The second place Champagne, the 1996 Duval-Leroy Brut, is a terrific value ($40). The Wine Spectator rated many of the newest Duval-Leroy releases very highly when tasted against some of the Grand Marques. Duval-Leroy is under the direction of Carol Duval-Leroy who took over as president upon the death of her husband in 1991. The house currently has 175 hectares of vineyards with presence in all villages of the Cote des Blancs with classified Grand Cru vineyards. The 1996 Brut is 65% Chardonnay and 35% Pinot Noir.

James Bond and Champagne

James Bond had a thing for fine Champagne. See if you can match the Champagne with the movie(s).

1 Taittinger Brut Blanc de Blancs 1943

2 Veuve Cliquot Rosé

3 Bollinger

4 Dom Perignon 1946

5 Krug Champagne

1 Casino Royale, On Her Majesty’s Secret Service

2 Diamonds are Forever, Thunderball

3 Diamonds are Forever

4 Moonraker

5 On Her Majesty’s Secret Service

Wine Terms from the Urban Slang Dictionary

Wine candy: another name for Jolly Ranchers.

Wine spritzer: when you pee a little under your undies, usually from laughter.

Wine rack: a young female, who while currently unimbibable, will within a matter of years be ripe for the ‘plucking.’

Winegasm: that feeling of euphoric glee at finding a bottle of wine that is being sought for special brand name, vintage, or even price.

Wine spodiodie: from the song, “Drinkin’ wine spode-o-dee” by Jerry Lee Lewis and others. A shot that has a layer of Port on the bottom, then a layer of cheap bourbon, finished on top by another layer of Port.

Wine-puss: one who constantly whines.

Wine: a form of dance, involves gyration of hips, performed to mainly West Indian music like reggae, calypso.
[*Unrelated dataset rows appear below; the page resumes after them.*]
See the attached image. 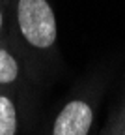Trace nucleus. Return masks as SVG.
Returning <instances> with one entry per match:
<instances>
[{
    "label": "nucleus",
    "mask_w": 125,
    "mask_h": 135,
    "mask_svg": "<svg viewBox=\"0 0 125 135\" xmlns=\"http://www.w3.org/2000/svg\"><path fill=\"white\" fill-rule=\"evenodd\" d=\"M15 21L23 41L39 53H49L56 45L58 25L49 0H17Z\"/></svg>",
    "instance_id": "nucleus-1"
},
{
    "label": "nucleus",
    "mask_w": 125,
    "mask_h": 135,
    "mask_svg": "<svg viewBox=\"0 0 125 135\" xmlns=\"http://www.w3.org/2000/svg\"><path fill=\"white\" fill-rule=\"evenodd\" d=\"M93 126V109L86 99H71L52 122L50 135H88Z\"/></svg>",
    "instance_id": "nucleus-2"
},
{
    "label": "nucleus",
    "mask_w": 125,
    "mask_h": 135,
    "mask_svg": "<svg viewBox=\"0 0 125 135\" xmlns=\"http://www.w3.org/2000/svg\"><path fill=\"white\" fill-rule=\"evenodd\" d=\"M19 131V111L13 98L0 88V135H17Z\"/></svg>",
    "instance_id": "nucleus-3"
},
{
    "label": "nucleus",
    "mask_w": 125,
    "mask_h": 135,
    "mask_svg": "<svg viewBox=\"0 0 125 135\" xmlns=\"http://www.w3.org/2000/svg\"><path fill=\"white\" fill-rule=\"evenodd\" d=\"M4 30V6L0 4V34Z\"/></svg>",
    "instance_id": "nucleus-5"
},
{
    "label": "nucleus",
    "mask_w": 125,
    "mask_h": 135,
    "mask_svg": "<svg viewBox=\"0 0 125 135\" xmlns=\"http://www.w3.org/2000/svg\"><path fill=\"white\" fill-rule=\"evenodd\" d=\"M21 77V64L17 56L4 45H0V88L17 83Z\"/></svg>",
    "instance_id": "nucleus-4"
}]
</instances>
Cork dork: a person who talks about wine too seriously.

Merlot sippers: intellectually lazy, college-educated adults who entertain each other with pseudo-intellectual banter.

Merloment: a minute portion of time where your judgment was affected by the consumption of too much wine.

MerJoe: pronounced “Merlot” - a cheap wine one would get at Trader Joe’s supermarket.